I’m not complaining. I have plenty to be so thankful for and hope my situation stays stable. But it’s frightening seeing the devastating daily death toll, the tragic human losses in Italy, Spain and then New York City… cases creeping up in Nebraska. The eerie resonance of a pandemic plague creeping across the nation while the transformative religious observations of Passover and Easter are marked in new ways, socially distanced ways.
The economic devastation of people out of work, the it-could-be-me sooner-or-later fear is all just overwhelming. Makes it hard to concentrate. The let’s-reopen protests, the conspiracy theories. I guess that’s the down-side of the internet. Anybody can post anything and apparently get some traction following their ideas. People now believe “alternative facts” are a real thing. I was trained as a journalist. I don’t buy it. A fact is a fact.
I don’t know about you, but I’m exhausted. Frustrated. Scared. Exhausted. I’m trying to stay positive. Again, I know that so far I am in a good situation. But it’s hard not to grieve for those who have lost loved ones, jobs, income. The uncertainties are also overwhelming and if you look at the history of the 1918 pandemic or pay attention to the news regarding it or current predictions, the hard reality is this may go on for months, 12 to 18 months.
Meanwhile our musician community has been stopped in their tracks, months of income vanishing in a few days. The cancellations continue as do the efforts of musicians performing online to gather some income with virtual tip jars. The service industry workers are either thrown out of work or thrown into the front lines. The internet is full of music from some of my favorite artists, while I’m too distracted to pay proper attention. My home-away-from-home, Lincoln’s historic Zoo Bar is just one of so many small business that are shuttered, so many small businesses closed and so many people economically thrown into crisis. Businesses and livelihoods on the verge of being destroyed, lines for food banks filling huge parking lots, people being turned away after hours with no food.
All this while we try to manage the spread of a virus about which so little is known and keep people alive. I finally found toilet paper in the store.

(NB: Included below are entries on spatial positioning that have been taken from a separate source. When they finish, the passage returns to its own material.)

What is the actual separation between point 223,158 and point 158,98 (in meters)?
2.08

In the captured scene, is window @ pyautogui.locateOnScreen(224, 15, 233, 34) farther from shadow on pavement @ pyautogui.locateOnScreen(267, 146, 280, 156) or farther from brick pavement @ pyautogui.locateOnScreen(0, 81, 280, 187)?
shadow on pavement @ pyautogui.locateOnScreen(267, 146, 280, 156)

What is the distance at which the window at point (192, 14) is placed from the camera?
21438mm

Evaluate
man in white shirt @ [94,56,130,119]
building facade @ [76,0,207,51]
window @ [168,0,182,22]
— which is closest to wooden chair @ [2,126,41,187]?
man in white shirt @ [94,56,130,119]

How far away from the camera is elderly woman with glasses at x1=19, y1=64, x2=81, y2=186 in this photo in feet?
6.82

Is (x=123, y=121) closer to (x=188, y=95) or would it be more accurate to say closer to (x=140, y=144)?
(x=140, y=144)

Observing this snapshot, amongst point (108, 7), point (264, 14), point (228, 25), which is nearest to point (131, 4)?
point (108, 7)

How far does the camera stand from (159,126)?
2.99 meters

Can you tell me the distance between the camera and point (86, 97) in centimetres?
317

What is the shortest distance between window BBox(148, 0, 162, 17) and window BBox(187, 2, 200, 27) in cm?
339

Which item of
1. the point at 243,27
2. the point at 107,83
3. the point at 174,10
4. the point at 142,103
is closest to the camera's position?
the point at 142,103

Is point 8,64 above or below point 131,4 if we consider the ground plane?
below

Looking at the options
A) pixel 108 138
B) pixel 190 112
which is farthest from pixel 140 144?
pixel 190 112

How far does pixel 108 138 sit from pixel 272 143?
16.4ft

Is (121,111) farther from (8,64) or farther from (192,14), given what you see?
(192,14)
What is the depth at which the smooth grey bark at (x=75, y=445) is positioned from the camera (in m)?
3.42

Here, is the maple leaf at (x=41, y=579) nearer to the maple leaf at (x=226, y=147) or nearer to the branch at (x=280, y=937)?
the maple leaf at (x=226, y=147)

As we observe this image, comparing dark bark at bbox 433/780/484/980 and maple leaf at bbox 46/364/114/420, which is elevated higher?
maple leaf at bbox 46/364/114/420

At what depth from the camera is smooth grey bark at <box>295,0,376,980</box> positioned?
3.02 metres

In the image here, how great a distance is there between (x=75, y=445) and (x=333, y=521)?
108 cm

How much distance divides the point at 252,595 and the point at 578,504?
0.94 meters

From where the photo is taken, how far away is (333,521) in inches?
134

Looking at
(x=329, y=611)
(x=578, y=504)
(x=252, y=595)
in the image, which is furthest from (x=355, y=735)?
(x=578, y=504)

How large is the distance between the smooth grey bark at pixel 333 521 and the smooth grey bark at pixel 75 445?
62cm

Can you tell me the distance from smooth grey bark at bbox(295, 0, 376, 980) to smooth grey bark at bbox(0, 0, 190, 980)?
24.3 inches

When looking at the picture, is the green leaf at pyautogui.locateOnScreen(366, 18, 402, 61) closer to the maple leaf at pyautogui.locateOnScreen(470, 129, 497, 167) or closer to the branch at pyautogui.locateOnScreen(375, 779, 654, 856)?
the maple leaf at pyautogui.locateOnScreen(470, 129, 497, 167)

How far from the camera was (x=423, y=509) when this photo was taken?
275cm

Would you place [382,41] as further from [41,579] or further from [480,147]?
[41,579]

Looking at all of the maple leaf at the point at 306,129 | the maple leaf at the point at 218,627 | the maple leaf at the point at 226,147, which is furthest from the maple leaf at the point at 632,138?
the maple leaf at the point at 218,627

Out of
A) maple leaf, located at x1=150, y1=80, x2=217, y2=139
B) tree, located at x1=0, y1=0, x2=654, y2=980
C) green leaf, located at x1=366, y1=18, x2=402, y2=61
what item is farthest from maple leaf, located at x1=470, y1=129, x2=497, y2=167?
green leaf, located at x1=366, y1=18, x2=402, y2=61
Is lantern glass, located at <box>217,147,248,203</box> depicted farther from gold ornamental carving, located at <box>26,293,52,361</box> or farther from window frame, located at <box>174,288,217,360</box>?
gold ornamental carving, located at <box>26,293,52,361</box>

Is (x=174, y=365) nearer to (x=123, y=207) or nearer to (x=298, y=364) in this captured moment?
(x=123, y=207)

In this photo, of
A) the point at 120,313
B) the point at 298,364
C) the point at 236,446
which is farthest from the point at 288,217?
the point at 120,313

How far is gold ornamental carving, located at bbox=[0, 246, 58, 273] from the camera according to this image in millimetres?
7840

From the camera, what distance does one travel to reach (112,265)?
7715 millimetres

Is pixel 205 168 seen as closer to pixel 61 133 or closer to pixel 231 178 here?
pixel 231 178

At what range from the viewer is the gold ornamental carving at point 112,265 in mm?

I used to find CNN’s Chris Cuomo pretty annoying, now his show is appointment TV as he battled Covid-19 while broadcasting from his basement, a humanizing experience he shared, turning his program into what maybe was the real reality show of the moment. His big brother, New York Governor Andrew Cuomo’s daily press briefings became my lifeline about the same time after seeing the two banter on CNN. The governor’s fact-filled, calm briefings that focus on the importance of family life, how every life matters and trying to keep people safe amid untold frustrations and being rocked along with all of us as New Yorkers died in emotionally-incomprehensible numbers … Governor Cuomo’s caring, civilized talks have become a soothing oasis for me and many others in a sea of panic, misinformation and lack of real leadership on so many fronts when we need it most.
So please keep breathing through the distress, depression and uncertainties. Find joy, comfort and reassurance where you can. Honor your feelings. Support others where and how you can. Connect where you can with appropriate safety measures.
If you are on a rollercoaster too, know you are not alone.